Questions about scene geometry:
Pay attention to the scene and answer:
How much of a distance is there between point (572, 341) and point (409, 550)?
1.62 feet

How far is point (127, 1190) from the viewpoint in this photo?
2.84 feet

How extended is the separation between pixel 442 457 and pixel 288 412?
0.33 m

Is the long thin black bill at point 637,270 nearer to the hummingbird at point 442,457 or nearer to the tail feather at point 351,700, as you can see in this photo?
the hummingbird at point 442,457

==

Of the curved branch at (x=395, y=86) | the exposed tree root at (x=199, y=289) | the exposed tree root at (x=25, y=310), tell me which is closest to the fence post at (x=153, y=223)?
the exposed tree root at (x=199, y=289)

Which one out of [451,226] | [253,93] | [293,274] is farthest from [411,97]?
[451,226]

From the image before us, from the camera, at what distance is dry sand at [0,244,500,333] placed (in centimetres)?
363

» Problem details: Please find every line in the records above that contains the string "exposed", treating uppercase and lowercase as different, and copy each of those lines.

» Worked solution:
Of the curved branch at (x=395, y=86) | the exposed tree root at (x=199, y=289) | the exposed tree root at (x=25, y=310), tell me which is closest to the fence post at (x=153, y=223)?
the exposed tree root at (x=199, y=289)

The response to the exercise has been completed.